> Source document:
■ ■ ■
When living in a situation where all of these factors, not to mention how to pay the rent, utilities, do the laundry, get your kid to school, keep them in clothing, pay for medicines when they are needed and all of the other little expenses like toothpaste, shower gel and toilet roll, the level of stress an individual comes under is often blinding. I feel so irritated when I see people who have never experienced the realities of living day in and day out on this kind of meager money bragging about their week or month spent “surviving” on food stamps. Often, the writer will crow about how well they did, managing to develop some excellent “cheap and cheerful” dahl recipes along the way. Now, I am not saying it is impossible to live on food stamps or benefits and eat healthily. It is possible, but it is also exhausting, time consuming, and takes a level of invention and resourcefulness that I can’t muster after a long day at work.
The pressure of this socio-economic context is overwhelming for most people. When presented with the choice of feeding your child a large plate of processed, frozen, or take away food, or a tiny plate of prohibitively expensive salad greens, there is only one logical choice. Parents and carers don’t want the added concern of an angry and hungry child piled on top of their own day-to-day struggles.
■ ■ ■
> Data:

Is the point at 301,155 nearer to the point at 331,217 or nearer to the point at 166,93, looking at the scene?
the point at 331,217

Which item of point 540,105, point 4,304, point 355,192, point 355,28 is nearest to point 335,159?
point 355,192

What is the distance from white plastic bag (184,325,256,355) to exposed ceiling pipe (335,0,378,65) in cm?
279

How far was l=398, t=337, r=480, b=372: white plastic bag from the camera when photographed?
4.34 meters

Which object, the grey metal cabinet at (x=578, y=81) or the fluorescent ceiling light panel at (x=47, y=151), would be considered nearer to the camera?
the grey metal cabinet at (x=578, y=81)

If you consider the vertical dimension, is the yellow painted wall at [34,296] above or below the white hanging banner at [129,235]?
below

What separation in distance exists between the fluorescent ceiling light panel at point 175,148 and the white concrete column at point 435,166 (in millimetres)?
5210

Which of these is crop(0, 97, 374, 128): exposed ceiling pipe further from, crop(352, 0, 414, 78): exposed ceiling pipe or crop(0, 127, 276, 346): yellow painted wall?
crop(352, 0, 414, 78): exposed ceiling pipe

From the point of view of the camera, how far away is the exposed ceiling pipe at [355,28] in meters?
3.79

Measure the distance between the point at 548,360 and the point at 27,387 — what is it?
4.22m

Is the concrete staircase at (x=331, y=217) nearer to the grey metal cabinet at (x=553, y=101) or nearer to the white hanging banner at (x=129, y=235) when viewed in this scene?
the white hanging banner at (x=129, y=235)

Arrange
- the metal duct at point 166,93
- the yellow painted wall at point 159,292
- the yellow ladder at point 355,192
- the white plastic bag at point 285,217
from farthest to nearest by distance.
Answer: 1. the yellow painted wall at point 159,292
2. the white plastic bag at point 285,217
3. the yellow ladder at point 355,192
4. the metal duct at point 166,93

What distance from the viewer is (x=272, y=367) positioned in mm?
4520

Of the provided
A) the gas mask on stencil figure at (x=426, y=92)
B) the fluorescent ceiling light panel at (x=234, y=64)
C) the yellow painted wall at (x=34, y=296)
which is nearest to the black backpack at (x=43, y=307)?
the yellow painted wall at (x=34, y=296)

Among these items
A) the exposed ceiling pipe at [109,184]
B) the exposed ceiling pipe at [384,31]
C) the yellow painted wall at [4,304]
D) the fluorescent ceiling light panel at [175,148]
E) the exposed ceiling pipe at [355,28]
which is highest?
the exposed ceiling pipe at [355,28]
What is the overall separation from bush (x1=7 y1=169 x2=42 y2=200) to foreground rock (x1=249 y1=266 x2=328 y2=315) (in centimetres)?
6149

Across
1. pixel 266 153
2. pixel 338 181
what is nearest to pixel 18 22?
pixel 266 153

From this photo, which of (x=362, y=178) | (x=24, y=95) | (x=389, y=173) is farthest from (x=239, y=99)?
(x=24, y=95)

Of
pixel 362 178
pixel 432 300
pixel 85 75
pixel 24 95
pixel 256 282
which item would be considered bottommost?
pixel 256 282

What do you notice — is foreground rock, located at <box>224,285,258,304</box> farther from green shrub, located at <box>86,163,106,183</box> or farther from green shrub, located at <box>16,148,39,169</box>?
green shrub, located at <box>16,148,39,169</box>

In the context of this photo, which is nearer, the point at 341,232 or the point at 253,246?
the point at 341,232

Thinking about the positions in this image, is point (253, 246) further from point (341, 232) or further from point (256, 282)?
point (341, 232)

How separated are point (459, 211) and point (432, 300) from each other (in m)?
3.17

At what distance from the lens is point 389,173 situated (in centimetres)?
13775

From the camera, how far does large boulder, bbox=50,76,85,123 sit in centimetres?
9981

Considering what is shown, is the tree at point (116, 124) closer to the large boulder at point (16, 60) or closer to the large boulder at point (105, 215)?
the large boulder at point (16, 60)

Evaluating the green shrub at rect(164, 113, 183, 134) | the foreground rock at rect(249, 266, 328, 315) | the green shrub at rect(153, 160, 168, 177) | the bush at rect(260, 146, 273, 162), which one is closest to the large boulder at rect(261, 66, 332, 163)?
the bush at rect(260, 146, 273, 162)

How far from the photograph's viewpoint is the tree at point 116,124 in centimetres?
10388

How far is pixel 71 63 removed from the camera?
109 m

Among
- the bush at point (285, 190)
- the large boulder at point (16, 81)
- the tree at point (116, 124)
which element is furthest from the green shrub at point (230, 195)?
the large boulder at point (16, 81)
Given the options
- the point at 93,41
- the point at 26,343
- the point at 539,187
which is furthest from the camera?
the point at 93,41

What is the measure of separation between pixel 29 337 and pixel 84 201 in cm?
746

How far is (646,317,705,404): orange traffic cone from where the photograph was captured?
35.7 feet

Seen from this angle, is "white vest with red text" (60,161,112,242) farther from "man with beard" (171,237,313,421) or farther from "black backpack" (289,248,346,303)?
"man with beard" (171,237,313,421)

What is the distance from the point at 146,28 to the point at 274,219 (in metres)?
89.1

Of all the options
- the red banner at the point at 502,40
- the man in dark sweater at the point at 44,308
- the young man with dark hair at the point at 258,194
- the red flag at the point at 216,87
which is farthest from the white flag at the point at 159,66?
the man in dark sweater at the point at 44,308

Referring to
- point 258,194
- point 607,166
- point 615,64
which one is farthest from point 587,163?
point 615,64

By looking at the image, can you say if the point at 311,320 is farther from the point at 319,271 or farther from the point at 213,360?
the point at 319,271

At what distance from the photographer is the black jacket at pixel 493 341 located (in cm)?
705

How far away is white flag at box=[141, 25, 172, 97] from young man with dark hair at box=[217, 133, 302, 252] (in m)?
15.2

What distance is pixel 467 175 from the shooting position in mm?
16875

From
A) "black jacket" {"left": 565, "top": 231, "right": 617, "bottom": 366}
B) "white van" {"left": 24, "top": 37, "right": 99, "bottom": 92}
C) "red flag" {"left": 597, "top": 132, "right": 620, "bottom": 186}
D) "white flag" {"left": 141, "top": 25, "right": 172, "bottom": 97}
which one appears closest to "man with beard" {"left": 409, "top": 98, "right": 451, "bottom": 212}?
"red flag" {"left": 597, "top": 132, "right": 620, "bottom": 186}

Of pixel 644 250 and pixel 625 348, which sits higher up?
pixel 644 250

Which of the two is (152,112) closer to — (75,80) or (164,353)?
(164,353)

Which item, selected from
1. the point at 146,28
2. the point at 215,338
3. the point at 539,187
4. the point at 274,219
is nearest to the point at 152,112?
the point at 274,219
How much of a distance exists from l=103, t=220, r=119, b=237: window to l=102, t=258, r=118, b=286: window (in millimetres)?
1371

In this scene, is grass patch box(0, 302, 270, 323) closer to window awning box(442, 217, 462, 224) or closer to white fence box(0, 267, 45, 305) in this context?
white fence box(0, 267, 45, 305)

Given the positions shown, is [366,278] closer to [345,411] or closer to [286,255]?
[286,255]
■ ■ ■
Resume the text on feeding a family on a low income, starting right after its final sentence. The records above are separate material and have no connection to the text on feeding a family on a low income.

Contributing to this trend is the fact that in many inner cities, there just isn’t any other option but to eat cheap fast food for people who cannot afford to do their grocery shopping in small delis or high-end grocery stores. Instead, there is a planned food desert, restricting people to food choices that merely feed their unhealthiness, and their depressed social context. As a society we associate the people that eat regularly at fast food stations either as poor or as unhealthy. Often, the two stereotypes go hand in hand, the one affirming the other. And institutionally, it may well be doing so. With an unhealthy diet comes less psychological motivation for change, as it can lead to comfort eating habits and a lack of nutrition often results in a physiological effect on our bodies. At the same time, an unhealthy diet often feeds some of the largest urban killers in the country, such as obesity, diabetes, hypertension and chronic kidney disease. In Mott Haven and Hunts Point in the Bronx, one out of every six people has diabetes. Almost half live below the poverty line. The correlation between diet, health and economic status in such a stark situation as this cannot be ignored.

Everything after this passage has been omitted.